• Problem to work on:
Repeat each of the following items line for line, with no changes.

• Dataset rows:
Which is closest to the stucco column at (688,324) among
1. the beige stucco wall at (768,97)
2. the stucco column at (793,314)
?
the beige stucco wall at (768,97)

• Response below:
Which is closest to the stucco column at (688,324) among
1. the beige stucco wall at (768,97)
2. the stucco column at (793,314)
?
the beige stucco wall at (768,97)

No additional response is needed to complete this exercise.